• _Task details_:
Rewrite the rows below, swapping "blurred cafe interior" for "blurry coffee shop interior" wherever it occurs and keeping everything else the same. Leave the pictures out of your answer.

• _Listed entries_:
------------------------------------------------------------

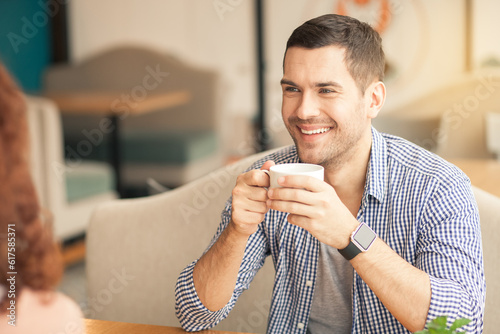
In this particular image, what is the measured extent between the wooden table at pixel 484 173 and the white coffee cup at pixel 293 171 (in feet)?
3.79

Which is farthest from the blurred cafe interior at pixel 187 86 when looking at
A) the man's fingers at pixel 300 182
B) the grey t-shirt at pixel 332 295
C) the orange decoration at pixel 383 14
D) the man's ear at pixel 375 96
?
the man's fingers at pixel 300 182

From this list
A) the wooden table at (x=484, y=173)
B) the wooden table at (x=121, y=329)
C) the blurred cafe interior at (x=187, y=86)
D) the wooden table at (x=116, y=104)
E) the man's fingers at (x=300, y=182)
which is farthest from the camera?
the wooden table at (x=116, y=104)

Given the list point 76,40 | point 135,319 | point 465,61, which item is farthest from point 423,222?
point 76,40

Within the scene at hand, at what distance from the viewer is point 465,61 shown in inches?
117

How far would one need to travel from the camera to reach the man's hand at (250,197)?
103 centimetres

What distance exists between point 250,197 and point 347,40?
0.43 meters

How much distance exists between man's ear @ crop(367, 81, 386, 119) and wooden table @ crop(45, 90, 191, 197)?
2472 millimetres

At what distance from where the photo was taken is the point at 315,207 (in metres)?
0.98

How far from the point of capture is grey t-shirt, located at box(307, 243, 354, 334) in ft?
4.08

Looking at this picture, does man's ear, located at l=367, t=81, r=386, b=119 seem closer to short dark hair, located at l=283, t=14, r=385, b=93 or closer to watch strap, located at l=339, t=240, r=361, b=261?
short dark hair, located at l=283, t=14, r=385, b=93

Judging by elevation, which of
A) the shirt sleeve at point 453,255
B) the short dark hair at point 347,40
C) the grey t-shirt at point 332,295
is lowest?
the grey t-shirt at point 332,295

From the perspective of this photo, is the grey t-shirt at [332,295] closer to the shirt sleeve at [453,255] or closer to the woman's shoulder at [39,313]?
the shirt sleeve at [453,255]

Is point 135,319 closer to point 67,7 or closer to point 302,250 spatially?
point 302,250

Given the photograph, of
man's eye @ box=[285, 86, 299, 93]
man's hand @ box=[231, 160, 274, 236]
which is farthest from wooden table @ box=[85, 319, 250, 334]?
man's eye @ box=[285, 86, 299, 93]
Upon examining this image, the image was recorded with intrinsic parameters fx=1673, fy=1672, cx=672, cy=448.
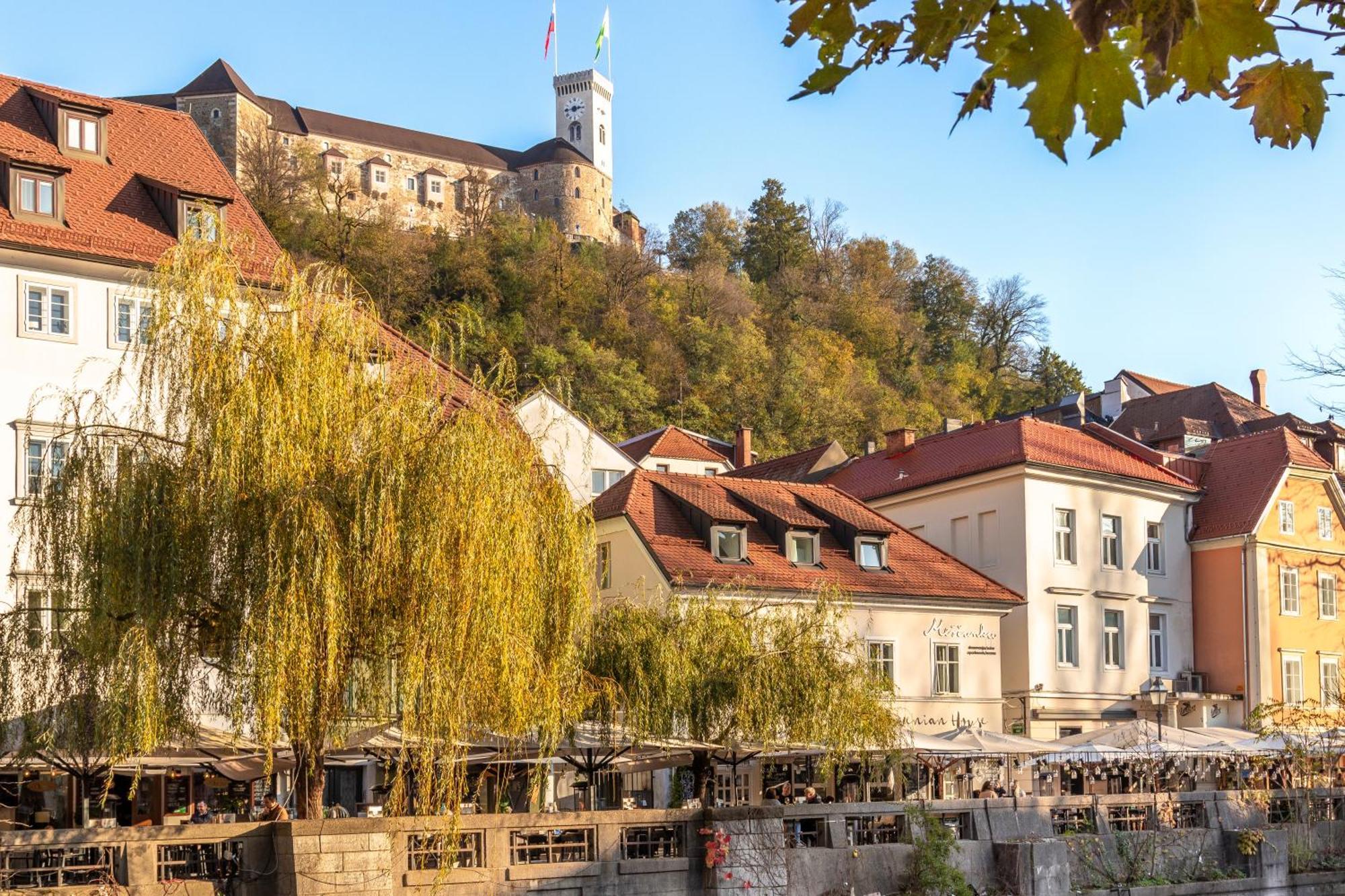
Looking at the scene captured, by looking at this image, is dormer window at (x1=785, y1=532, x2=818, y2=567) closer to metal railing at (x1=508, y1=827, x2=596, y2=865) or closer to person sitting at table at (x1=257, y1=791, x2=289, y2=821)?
metal railing at (x1=508, y1=827, x2=596, y2=865)

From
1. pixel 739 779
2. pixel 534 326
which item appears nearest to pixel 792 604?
pixel 739 779

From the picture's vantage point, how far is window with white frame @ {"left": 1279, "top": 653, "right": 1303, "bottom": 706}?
Answer: 42.2m

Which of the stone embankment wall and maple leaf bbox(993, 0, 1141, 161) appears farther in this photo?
the stone embankment wall

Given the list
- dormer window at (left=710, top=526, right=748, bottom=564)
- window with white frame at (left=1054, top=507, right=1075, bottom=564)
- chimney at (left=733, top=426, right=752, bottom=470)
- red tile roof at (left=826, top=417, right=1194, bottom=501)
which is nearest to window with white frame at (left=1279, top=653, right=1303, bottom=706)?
red tile roof at (left=826, top=417, right=1194, bottom=501)

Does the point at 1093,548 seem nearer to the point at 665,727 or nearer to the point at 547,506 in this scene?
the point at 665,727

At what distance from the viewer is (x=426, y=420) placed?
58.9 ft

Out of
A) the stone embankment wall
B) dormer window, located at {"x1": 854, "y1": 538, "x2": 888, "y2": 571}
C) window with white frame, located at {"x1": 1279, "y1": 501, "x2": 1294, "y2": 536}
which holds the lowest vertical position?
the stone embankment wall

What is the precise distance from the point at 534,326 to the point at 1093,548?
46494mm

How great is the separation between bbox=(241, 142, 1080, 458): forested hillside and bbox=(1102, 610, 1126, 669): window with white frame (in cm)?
3157

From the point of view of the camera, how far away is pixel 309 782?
1744 centimetres

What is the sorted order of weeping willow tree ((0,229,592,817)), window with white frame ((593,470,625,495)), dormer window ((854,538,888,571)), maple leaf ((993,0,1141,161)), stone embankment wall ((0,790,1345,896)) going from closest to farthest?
maple leaf ((993,0,1141,161)) < weeping willow tree ((0,229,592,817)) < stone embankment wall ((0,790,1345,896)) < dormer window ((854,538,888,571)) < window with white frame ((593,470,625,495))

------------------------------------------------------------

• _Solution to this task_:
In this particular image, what is the measured extent between the wooden table at pixel 484 173 and the white coffee cup at pixel 293 171 (in feet)?
3.79

Which is farthest from the blurry coffee shop interior at pixel 187 86 when looking at
A) the man's fingers at pixel 300 182
B) the grey t-shirt at pixel 332 295
C) the orange decoration at pixel 383 14
D) the man's ear at pixel 375 96
?
the man's fingers at pixel 300 182

From this list
A) the wooden table at (x=484, y=173)
B) the wooden table at (x=121, y=329)
C) the blurry coffee shop interior at (x=187, y=86)
D) the wooden table at (x=116, y=104)
E) the man's fingers at (x=300, y=182)
which is farthest from the camera?
the wooden table at (x=116, y=104)

Given the list point 76,40 | point 135,319 | point 465,61, which item is farthest from point 423,222?
point 76,40

Within the scene at hand, at what distance from the viewer is point 465,61 shown in inches?
117

How far would one need to travel from the camera to reach the man's hand at (250,197)?
103 centimetres

What distance exists between point 250,197 and point 347,40?
0.43 meters

How much distance exists between man's ear @ crop(367, 81, 386, 119) and wooden table @ crop(45, 90, 191, 197)?
2472 millimetres

At what distance from where the photo was taken is the point at 315,207 (in metres)?
0.98

How far from the point of capture is grey t-shirt, located at box(307, 243, 354, 334) in ft?
4.08

Looking at this picture, does man's ear, located at l=367, t=81, r=386, b=119 seem closer to short dark hair, located at l=283, t=14, r=385, b=93 or closer to watch strap, located at l=339, t=240, r=361, b=261?
short dark hair, located at l=283, t=14, r=385, b=93

Judging by elevation, which of
A) the shirt sleeve at point 453,255
B) the short dark hair at point 347,40
C) the grey t-shirt at point 332,295
is lowest?
the grey t-shirt at point 332,295

From the perspective of this photo, is the grey t-shirt at [332,295] closer to the shirt sleeve at [453,255] or closer to the woman's shoulder at [39,313]?
the shirt sleeve at [453,255]

Is point 135,319 closer to point 67,7 or closer to point 302,250 spatially?
point 302,250

Given the photograph, of
man's eye @ box=[285, 86, 299, 93]
man's hand @ box=[231, 160, 274, 236]
which is farthest from wooden table @ box=[85, 319, 250, 334]?
man's eye @ box=[285, 86, 299, 93]
Upon examining this image, the image was recorded with intrinsic parameters fx=1673, fy=1672, cx=672, cy=448.
Looking at the scene captured, by looking at this image, is dormer window at (x1=785, y1=532, x2=818, y2=567) closer to metal railing at (x1=508, y1=827, x2=596, y2=865) or closer to person sitting at table at (x1=257, y1=791, x2=289, y2=821)?
metal railing at (x1=508, y1=827, x2=596, y2=865)

From
1. pixel 739 779
2. pixel 534 326
which item appears nearest to pixel 792 604?
pixel 739 779

From the picture's vantage point, how far is window with white frame @ {"left": 1279, "top": 653, "right": 1303, "bottom": 706}?
Answer: 42.2m

Which of the stone embankment wall and maple leaf bbox(993, 0, 1141, 161) appears farther in this photo?
the stone embankment wall

Given the list
- dormer window at (left=710, top=526, right=748, bottom=564)
- window with white frame at (left=1054, top=507, right=1075, bottom=564)
- chimney at (left=733, top=426, right=752, bottom=470)
- red tile roof at (left=826, top=417, right=1194, bottom=501)
which is nearest to window with white frame at (left=1279, top=653, right=1303, bottom=706)?
red tile roof at (left=826, top=417, right=1194, bottom=501)

Does the point at 1093,548 seem nearer to the point at 665,727 or nearer to the point at 547,506 in this scene?
the point at 665,727

At what distance from the viewer is (x=426, y=420) placed?
58.9 ft

Out of
A) the stone embankment wall
B) dormer window, located at {"x1": 854, "y1": 538, "x2": 888, "y2": 571}
C) window with white frame, located at {"x1": 1279, "y1": 501, "x2": 1294, "y2": 536}
which holds the lowest vertical position?
the stone embankment wall

What is the precise distance from the point at 534,326 to the point at 1093,548?
46494mm

How great is the separation between bbox=(241, 142, 1080, 458): forested hillside and bbox=(1102, 610, 1126, 669): window with white frame (in cm)?
3157

From the point of view of the camera, how far away is pixel 309 782?
1744 centimetres

What is the sorted order of weeping willow tree ((0,229,592,817)), window with white frame ((593,470,625,495)), dormer window ((854,538,888,571)), maple leaf ((993,0,1141,161)), stone embankment wall ((0,790,1345,896)) going from closest to farthest?
maple leaf ((993,0,1141,161)) < weeping willow tree ((0,229,592,817)) < stone embankment wall ((0,790,1345,896)) < dormer window ((854,538,888,571)) < window with white frame ((593,470,625,495))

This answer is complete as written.